Maintenir la sécurité du spectacle laser

Ce n'est pas parce que le spectacle réussit toutes les évaluations maintenant qu'il restera dans cet état. Plusieurs événements peuvent rendre le spectacle dangereux. Parmi ces exemples, on trouve : des augmentations soudaines de la puissance du faisceau, et un dysfonctionnement du système de projection empêchant le balayage, y compris une défaillance de l'ordinateur, du câblage ou du système de balayage. Vous devez prendre en compte des modes de défaillance raisonnables et prévoir des mesures de contrôle (comme des dispositifs de sécurité en cas d'échec du balayage) pour limiter les conséquences. Le système PASS de Pangolin a été conçu pour surveiller la puissance du faisceau projeté ainsi que le système de balayage et d'autres systèmes liés au projecteur, afin de garantir qu'ils fonctionnent à un niveau sûr.
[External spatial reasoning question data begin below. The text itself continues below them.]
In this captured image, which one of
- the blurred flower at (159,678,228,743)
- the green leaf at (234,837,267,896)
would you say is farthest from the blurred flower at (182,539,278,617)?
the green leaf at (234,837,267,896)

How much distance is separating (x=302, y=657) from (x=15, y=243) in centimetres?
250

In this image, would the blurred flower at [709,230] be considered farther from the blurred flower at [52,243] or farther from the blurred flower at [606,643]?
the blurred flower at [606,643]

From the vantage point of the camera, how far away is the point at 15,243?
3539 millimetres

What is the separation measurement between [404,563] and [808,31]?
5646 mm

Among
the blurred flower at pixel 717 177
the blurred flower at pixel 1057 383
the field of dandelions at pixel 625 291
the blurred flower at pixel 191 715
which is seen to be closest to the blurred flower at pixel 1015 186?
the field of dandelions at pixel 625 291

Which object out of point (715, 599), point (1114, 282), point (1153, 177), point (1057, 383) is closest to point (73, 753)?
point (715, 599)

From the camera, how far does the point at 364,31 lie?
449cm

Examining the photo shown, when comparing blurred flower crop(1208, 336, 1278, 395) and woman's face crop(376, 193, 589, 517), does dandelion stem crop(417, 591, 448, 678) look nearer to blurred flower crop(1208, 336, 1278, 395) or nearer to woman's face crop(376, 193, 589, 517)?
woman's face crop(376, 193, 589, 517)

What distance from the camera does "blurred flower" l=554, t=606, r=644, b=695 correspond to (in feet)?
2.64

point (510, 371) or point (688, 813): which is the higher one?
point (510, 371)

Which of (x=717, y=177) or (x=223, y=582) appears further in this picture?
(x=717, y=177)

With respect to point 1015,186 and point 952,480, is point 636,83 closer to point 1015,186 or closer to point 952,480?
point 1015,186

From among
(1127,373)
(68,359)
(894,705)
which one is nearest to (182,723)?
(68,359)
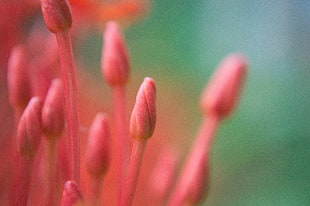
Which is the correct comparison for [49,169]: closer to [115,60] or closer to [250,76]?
[115,60]

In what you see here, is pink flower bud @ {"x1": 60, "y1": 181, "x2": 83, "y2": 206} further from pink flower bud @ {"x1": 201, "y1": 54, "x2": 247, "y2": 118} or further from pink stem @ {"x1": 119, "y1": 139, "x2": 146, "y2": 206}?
pink flower bud @ {"x1": 201, "y1": 54, "x2": 247, "y2": 118}

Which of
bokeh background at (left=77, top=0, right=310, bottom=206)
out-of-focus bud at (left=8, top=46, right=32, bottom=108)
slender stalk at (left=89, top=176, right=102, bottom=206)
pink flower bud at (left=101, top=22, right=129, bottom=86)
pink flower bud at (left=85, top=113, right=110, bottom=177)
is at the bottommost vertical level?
slender stalk at (left=89, top=176, right=102, bottom=206)

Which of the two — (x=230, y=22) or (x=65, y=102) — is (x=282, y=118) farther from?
(x=65, y=102)

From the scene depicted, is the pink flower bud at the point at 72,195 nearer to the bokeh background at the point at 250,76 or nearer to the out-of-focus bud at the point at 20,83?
the out-of-focus bud at the point at 20,83

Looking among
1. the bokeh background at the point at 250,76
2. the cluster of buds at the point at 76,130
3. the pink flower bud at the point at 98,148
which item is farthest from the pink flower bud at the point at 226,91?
the bokeh background at the point at 250,76

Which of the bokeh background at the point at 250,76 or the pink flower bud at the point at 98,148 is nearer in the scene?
the pink flower bud at the point at 98,148

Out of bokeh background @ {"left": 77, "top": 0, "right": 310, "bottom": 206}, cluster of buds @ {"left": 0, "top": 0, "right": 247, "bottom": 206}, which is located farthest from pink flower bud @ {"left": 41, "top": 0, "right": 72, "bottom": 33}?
bokeh background @ {"left": 77, "top": 0, "right": 310, "bottom": 206}

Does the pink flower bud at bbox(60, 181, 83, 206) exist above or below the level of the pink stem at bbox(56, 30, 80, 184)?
below

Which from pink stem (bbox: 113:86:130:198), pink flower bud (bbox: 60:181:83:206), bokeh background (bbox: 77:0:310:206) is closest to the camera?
pink flower bud (bbox: 60:181:83:206)
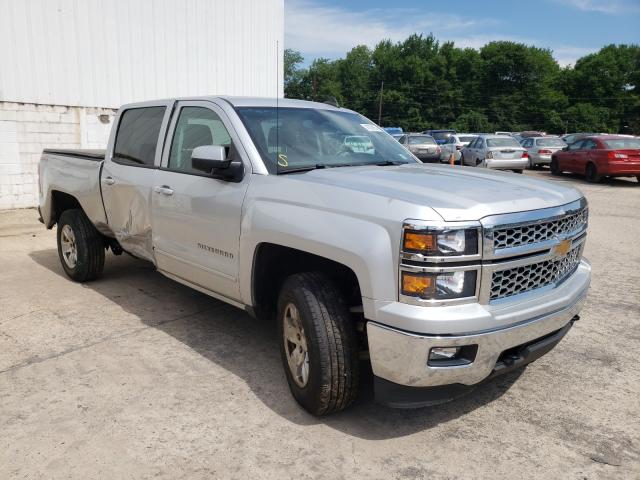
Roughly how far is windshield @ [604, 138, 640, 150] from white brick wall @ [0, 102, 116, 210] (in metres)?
15.2

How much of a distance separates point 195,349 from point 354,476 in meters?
1.90

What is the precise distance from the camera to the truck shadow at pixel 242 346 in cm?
320

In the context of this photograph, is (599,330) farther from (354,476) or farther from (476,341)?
(354,476)

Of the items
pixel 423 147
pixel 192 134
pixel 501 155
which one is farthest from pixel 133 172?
pixel 423 147

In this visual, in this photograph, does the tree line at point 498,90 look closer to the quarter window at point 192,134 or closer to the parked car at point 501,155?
the parked car at point 501,155

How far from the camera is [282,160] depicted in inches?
142

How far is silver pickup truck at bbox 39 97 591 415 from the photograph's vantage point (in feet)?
8.61

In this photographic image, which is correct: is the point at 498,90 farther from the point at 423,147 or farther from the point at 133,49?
the point at 133,49

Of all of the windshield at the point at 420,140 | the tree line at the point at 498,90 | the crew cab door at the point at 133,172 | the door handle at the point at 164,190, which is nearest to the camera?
the door handle at the point at 164,190

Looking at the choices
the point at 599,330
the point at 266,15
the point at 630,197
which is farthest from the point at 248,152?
the point at 630,197

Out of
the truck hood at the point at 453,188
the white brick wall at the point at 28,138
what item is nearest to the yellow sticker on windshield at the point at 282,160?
the truck hood at the point at 453,188

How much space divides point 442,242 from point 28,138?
34.6 feet

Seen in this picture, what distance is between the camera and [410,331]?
260 centimetres

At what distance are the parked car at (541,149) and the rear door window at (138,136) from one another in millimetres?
21312
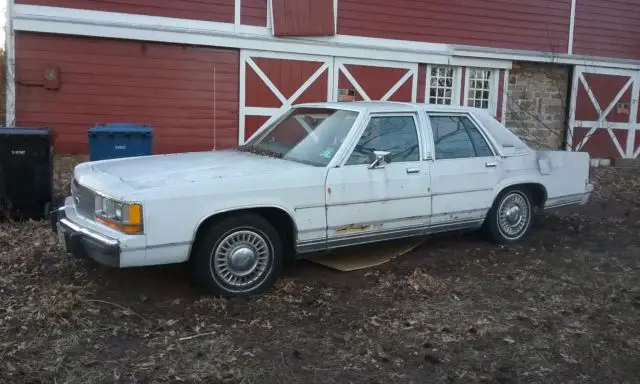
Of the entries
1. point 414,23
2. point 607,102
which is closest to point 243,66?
point 414,23

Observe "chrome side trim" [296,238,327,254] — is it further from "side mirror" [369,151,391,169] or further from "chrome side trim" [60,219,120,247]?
"chrome side trim" [60,219,120,247]

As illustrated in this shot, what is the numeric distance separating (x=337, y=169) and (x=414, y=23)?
9047mm

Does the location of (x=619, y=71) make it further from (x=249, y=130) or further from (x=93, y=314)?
(x=93, y=314)

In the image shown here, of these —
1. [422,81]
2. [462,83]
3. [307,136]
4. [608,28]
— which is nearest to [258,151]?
[307,136]

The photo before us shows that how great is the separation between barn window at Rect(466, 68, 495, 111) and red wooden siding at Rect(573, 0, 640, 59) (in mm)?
2476

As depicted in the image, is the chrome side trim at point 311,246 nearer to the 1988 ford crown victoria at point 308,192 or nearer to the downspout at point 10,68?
the 1988 ford crown victoria at point 308,192

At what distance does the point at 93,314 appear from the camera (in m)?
4.40

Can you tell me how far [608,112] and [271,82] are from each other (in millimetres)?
9128

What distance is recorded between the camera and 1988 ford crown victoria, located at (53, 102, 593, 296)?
173 inches

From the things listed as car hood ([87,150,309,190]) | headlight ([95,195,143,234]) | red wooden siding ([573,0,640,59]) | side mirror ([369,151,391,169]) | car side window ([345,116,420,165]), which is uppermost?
red wooden siding ([573,0,640,59])

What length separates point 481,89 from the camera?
14531 millimetres

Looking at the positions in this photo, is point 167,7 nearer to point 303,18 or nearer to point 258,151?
point 303,18

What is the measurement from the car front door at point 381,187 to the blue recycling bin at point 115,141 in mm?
3401

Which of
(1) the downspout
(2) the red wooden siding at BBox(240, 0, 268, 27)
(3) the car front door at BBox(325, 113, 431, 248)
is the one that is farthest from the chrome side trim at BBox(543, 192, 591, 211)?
(1) the downspout
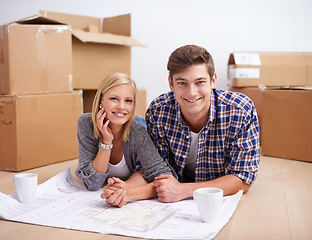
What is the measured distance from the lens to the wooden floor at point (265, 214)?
971mm

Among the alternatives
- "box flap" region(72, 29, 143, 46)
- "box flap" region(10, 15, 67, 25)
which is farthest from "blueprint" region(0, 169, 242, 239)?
"box flap" region(72, 29, 143, 46)

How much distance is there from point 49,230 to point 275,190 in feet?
2.75

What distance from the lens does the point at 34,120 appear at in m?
1.80

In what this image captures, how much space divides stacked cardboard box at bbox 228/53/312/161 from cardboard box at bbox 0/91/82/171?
100 centimetres

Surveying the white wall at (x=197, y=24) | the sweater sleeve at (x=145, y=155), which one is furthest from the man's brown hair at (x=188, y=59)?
the white wall at (x=197, y=24)

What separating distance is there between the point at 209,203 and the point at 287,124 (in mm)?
1211

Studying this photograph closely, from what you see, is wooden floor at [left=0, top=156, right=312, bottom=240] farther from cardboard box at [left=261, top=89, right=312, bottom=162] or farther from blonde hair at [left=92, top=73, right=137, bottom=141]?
blonde hair at [left=92, top=73, right=137, bottom=141]

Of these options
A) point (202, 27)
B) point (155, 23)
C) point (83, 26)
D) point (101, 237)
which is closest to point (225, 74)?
point (202, 27)

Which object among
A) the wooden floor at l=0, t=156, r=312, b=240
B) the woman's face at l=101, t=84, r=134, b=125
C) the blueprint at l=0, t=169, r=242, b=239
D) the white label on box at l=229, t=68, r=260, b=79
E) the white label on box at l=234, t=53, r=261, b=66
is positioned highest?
the white label on box at l=234, t=53, r=261, b=66

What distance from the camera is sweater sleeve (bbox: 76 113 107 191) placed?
132cm

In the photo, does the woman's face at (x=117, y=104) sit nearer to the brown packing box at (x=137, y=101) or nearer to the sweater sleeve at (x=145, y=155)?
the sweater sleeve at (x=145, y=155)

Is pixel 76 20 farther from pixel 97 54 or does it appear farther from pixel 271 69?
pixel 271 69

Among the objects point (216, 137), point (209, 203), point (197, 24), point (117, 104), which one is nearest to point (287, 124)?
point (216, 137)

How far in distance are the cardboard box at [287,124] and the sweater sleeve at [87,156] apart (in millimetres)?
1108
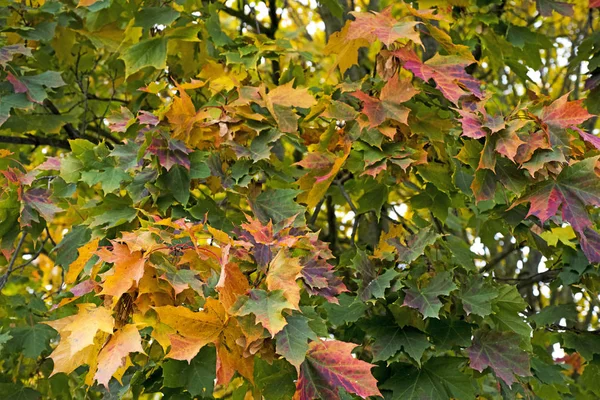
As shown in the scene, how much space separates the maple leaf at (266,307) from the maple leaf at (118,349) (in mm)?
248

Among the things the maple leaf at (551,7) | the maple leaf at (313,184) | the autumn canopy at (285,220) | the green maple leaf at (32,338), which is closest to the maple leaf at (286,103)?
the autumn canopy at (285,220)

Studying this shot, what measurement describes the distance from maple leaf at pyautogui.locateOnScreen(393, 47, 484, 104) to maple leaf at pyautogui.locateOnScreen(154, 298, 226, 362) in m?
1.00

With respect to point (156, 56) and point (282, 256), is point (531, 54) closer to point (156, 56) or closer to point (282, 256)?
point (156, 56)

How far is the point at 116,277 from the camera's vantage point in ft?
6.14

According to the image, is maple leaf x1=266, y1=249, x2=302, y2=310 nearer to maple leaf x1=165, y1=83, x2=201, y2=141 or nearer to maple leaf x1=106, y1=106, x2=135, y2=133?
maple leaf x1=165, y1=83, x2=201, y2=141

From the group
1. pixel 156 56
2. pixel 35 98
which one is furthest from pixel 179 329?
pixel 156 56

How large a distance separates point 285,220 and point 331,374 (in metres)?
0.45

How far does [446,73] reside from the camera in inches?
95.6

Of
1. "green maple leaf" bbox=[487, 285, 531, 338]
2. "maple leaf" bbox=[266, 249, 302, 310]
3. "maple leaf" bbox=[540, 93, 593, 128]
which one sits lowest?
"green maple leaf" bbox=[487, 285, 531, 338]

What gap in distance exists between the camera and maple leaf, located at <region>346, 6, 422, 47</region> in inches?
91.7

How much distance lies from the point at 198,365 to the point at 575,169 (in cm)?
123

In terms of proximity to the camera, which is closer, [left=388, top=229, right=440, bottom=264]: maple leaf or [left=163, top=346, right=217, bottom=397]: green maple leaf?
[left=163, top=346, right=217, bottom=397]: green maple leaf

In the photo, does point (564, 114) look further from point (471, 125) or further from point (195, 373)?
point (195, 373)

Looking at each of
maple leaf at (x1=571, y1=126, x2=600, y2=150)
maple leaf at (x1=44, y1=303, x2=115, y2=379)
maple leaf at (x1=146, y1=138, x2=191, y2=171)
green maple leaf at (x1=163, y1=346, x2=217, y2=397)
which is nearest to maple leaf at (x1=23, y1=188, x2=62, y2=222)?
maple leaf at (x1=146, y1=138, x2=191, y2=171)
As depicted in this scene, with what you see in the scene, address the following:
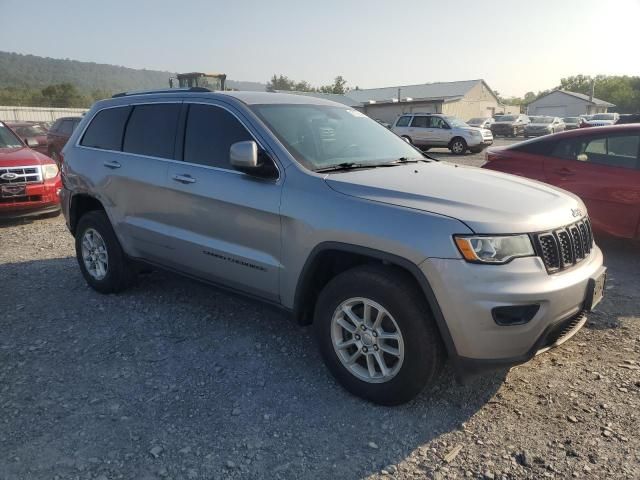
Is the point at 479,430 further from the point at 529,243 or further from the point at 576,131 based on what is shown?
the point at 576,131

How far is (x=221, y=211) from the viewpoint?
3.66 m

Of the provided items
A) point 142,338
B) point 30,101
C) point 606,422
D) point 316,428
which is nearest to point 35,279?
point 142,338

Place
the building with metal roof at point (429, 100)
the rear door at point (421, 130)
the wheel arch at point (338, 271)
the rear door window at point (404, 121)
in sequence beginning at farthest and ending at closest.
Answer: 1. the building with metal roof at point (429, 100)
2. the rear door window at point (404, 121)
3. the rear door at point (421, 130)
4. the wheel arch at point (338, 271)

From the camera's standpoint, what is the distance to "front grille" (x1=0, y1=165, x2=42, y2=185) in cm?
794

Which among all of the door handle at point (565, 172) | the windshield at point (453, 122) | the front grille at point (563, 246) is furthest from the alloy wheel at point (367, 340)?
the windshield at point (453, 122)

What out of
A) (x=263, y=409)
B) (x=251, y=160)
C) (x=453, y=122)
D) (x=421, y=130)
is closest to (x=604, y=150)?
(x=251, y=160)

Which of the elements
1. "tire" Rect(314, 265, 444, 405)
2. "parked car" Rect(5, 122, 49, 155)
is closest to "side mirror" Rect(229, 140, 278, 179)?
"tire" Rect(314, 265, 444, 405)

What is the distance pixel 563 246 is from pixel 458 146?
20196 millimetres

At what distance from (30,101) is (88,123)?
4560 centimetres

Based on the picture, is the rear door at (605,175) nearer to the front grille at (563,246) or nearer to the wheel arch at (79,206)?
the front grille at (563,246)

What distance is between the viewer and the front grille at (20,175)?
794cm

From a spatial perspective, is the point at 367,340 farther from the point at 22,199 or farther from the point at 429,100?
the point at 429,100

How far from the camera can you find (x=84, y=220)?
5.03 meters

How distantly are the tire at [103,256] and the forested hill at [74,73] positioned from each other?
385 ft
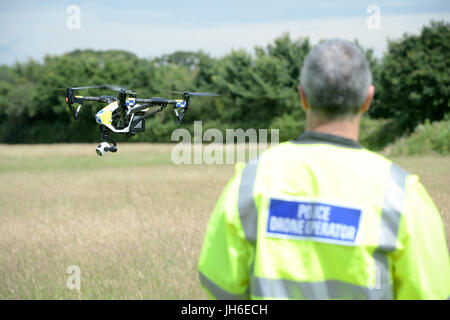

Une récompense pour votre travail acharné

La prochaine fois que vous aurez l'occasion de voir des spectacles de balayage du public, faites particulièrement attention à votre vision lorsque divers effets traversent vos yeux. Les effets qui laissent une forte image rémanente ne sont pas agréables à vivre et nuisent à l'ensemble du spectacle. Lorsque cela se produit, vos yeux seront trop occupés à récupérer du dernier effet pour apprécier le suivant. En revanche, les effets qui laissent peu ou pas d'image rémanente sont très beaux et agréables à vivre. Dans ce cas, vos yeux diront "Wow ! J'ai réussi ! Et je peux continuer à profiter du spectacle !" Il s'avère que les effets dépassant la MPE provoquent généralement des images rémanentes, tandis que ceux qui ne la dépassent pas n'en provoquent pas. En tant qu'artistes, vous pouvez apprendre des mesures MPE et créer des spectacles sûrs et agréables pour tous.

Notes de fin sur la sécurité du balayage du public

Note 1. Tout au long de cet article, les valeurs MPE exprimées proviennent de la norme ANSI Z136.1 pour l'utilisation sûre des lasers. Bien que cela diffère techniquement d'autres normes internationales de sécurité, la principale différence pour les longueurs d'onde visibles réside dans les unités de mesure. Par exemple, alors que la norme ANSI utilise des Watts par centimètre carré, certaines autres normes utilisent des Watts par mètre carré. Cependant, ces normes s'accordent étonnamment sur les "limites d'exposition" réelles. Vous devez vous référer à la norme de sécurité laser de votre pays et demander un avis réglementaire. Dans certains pays comme la Suède, il est illégal de balayer le public avec un faisceau laser.

Note 2. Lors de la détermination du temps d'exposition pour un effet, vous devez prendre en compte la durée pendant laquelle l'effet persistera. Par exemple, les effets éventail et tunnel en mouvement balayeront rapidement l'œil, et donc, le temps d'exposition sera très court — peut-être de l'ordre d'un seul passage. Mais les effets éventail et tunnel immobiles passeront plusieurs fois devant l'œil, entraînant un temps d'exposition plus long. En cas de doute, un quart de seconde (0,25 seconde) peut être utilisé car les humains "détournent" le faisceau (en clignant des yeux ou en tournant la tête), et un quart de seconde est la réponse naturelle universellement acceptée dans les normes de sécurité laser.